# [Exercise task]
Update all the entries below by replacing "camera" with "viewer" wherever it appears and changing nothing else. Leave the pictures out of your answer.

# [Material provided]
--
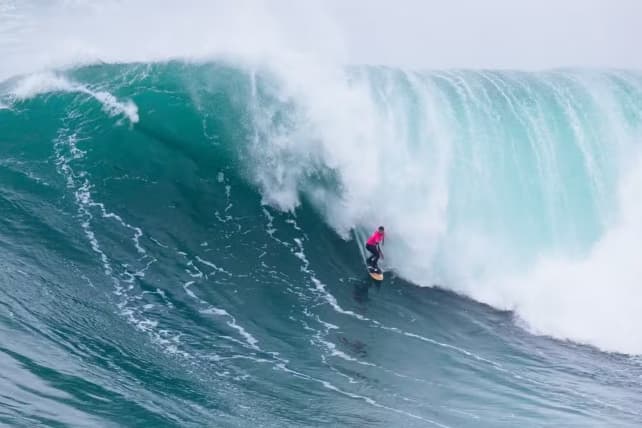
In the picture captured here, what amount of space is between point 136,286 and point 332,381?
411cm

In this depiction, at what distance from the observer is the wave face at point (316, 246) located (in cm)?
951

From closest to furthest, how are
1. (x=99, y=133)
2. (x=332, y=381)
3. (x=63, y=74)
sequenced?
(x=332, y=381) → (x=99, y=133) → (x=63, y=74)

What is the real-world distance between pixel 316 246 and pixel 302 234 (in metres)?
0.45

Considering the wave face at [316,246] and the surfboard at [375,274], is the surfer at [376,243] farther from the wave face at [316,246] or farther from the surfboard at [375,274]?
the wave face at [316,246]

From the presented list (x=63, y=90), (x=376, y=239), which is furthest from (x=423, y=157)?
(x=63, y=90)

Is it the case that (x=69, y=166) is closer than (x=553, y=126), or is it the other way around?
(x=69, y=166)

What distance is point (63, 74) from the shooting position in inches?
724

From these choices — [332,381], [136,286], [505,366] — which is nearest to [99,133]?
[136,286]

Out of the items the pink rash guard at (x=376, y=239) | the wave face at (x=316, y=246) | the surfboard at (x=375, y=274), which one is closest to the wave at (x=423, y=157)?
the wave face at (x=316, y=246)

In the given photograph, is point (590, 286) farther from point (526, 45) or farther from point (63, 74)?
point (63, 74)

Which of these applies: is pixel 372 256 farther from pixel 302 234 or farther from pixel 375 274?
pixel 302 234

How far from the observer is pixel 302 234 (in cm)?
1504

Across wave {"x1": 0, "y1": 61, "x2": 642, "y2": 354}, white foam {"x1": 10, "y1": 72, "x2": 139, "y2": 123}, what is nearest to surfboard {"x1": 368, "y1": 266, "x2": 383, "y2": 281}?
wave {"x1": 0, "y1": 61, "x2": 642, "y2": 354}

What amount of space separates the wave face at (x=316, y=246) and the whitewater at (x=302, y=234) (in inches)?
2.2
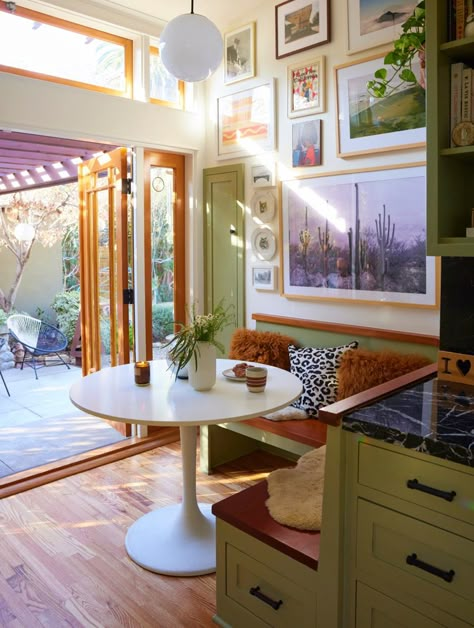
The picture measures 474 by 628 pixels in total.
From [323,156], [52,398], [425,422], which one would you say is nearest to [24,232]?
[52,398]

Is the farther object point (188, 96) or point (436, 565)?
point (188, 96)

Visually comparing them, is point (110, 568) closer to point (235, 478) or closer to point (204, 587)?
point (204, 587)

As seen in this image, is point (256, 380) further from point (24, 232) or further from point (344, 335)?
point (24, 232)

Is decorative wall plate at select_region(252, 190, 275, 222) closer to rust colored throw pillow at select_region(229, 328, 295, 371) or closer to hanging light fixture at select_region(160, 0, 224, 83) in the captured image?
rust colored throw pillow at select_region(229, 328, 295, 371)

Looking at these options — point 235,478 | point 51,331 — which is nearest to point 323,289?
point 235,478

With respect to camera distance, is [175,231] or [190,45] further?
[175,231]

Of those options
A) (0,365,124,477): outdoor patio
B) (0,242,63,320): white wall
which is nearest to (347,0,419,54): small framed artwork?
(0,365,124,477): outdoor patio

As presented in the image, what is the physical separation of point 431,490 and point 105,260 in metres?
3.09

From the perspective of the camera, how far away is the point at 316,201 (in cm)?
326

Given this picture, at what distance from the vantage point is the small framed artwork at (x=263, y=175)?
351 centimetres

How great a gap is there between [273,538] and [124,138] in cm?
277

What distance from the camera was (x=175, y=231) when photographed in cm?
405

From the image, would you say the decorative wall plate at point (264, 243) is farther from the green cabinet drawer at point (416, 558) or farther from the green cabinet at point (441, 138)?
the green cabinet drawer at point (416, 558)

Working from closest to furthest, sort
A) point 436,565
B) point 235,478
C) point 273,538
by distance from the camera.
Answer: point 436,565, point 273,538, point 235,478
--
# [Reply]
In the picture captured here, what amount of space is between point 136,286 and point 332,381?
411cm

In this depiction, at what distance from the observer is the wave face at point (316, 246) located (in cm)?
951

From closest to furthest, how are
1. (x=99, y=133)
2. (x=332, y=381)
3. (x=63, y=74)
sequenced?
(x=332, y=381) → (x=99, y=133) → (x=63, y=74)

What is the real-world distance between pixel 316 246 and pixel 302 234 (in metres)?
0.45

Considering the wave face at [316,246] and the surfboard at [375,274], is the surfer at [376,243] farther from the wave face at [316,246] or farther from the surfboard at [375,274]?
the wave face at [316,246]

From the presented list (x=63, y=90), (x=376, y=239), which is furthest from (x=423, y=157)?
(x=63, y=90)

Is it the case that (x=69, y=166) is closer than (x=553, y=126), or is it the other way around?
(x=69, y=166)

What distance is point (63, 74) from the shooting position in inches?
724

From these choices — [332,381], [136,286], [505,366] — which is nearest to [99,133]?
[136,286]

Out of the items the pink rash guard at (x=376, y=239) | the wave face at (x=316, y=246) | the surfboard at (x=375, y=274), which one is closest to the wave at (x=423, y=157)?
the wave face at (x=316, y=246)

In the given photograph, is point (590, 286) farther from point (526, 45) or farther from point (63, 74)?
point (63, 74)

Which of these applies: is pixel 372 256 farther from pixel 302 234 or farther from pixel 375 274?
pixel 302 234

How far from the observer is pixel 302 234 (in cm)?
1504

Across wave {"x1": 0, "y1": 61, "x2": 642, "y2": 354}, white foam {"x1": 10, "y1": 72, "x2": 139, "y2": 123}, what is nearest to surfboard {"x1": 368, "y1": 266, "x2": 383, "y2": 281}?
wave {"x1": 0, "y1": 61, "x2": 642, "y2": 354}

What amount of space separates the wave face at (x=316, y=246) and the whitewater at (x=302, y=234) (in inches)?
2.2
The picture measures 474 by 628 pixels in total.
From [323,156], [52,398], [425,422], which one would you say is nearest to [24,232]?
[52,398]

Is the farther object point (188, 96) or point (436, 565)?
point (188, 96)

Visually comparing them, is point (110, 568) closer to point (235, 478) or closer to point (204, 587)?
point (204, 587)

As seen in this image, is point (256, 380) further from point (24, 232) or further from point (344, 335)?
point (24, 232)

Is decorative wall plate at select_region(252, 190, 275, 222) closer to rust colored throw pillow at select_region(229, 328, 295, 371) or closer to hanging light fixture at select_region(160, 0, 224, 83) in the captured image?
rust colored throw pillow at select_region(229, 328, 295, 371)

Looking at these options — point 235,478 | point 51,331 — which is nearest to point 323,289?
point 235,478

With respect to viewer distance, is [175,231] or [190,45] further?
[175,231]

Of those options
A) (0,365,124,477): outdoor patio
B) (0,242,63,320): white wall
which is nearest to (347,0,419,54): small framed artwork?
(0,365,124,477): outdoor patio

As presented in the image, what is the physical separation of point 431,490 and point 105,260 in metres?
3.09

From the perspective of the viewer, how far away is the point at 316,201 (in cm)?
326

Given this picture, at what distance from the vantage point is the small framed artwork at (x=263, y=175)?
351 centimetres

How great a gap is there between [273,538] and [124,138] in cm?
277

What distance from the viewer was (x=175, y=231) when photographed in cm?
405

From the image, would you say the decorative wall plate at point (264, 243) is farther from the green cabinet drawer at point (416, 558) or farther from the green cabinet at point (441, 138)?
the green cabinet drawer at point (416, 558)

Working from closest to furthest, sort
A) point 436,565
B) point 235,478
C) point 273,538
by distance from the viewer.
Answer: point 436,565, point 273,538, point 235,478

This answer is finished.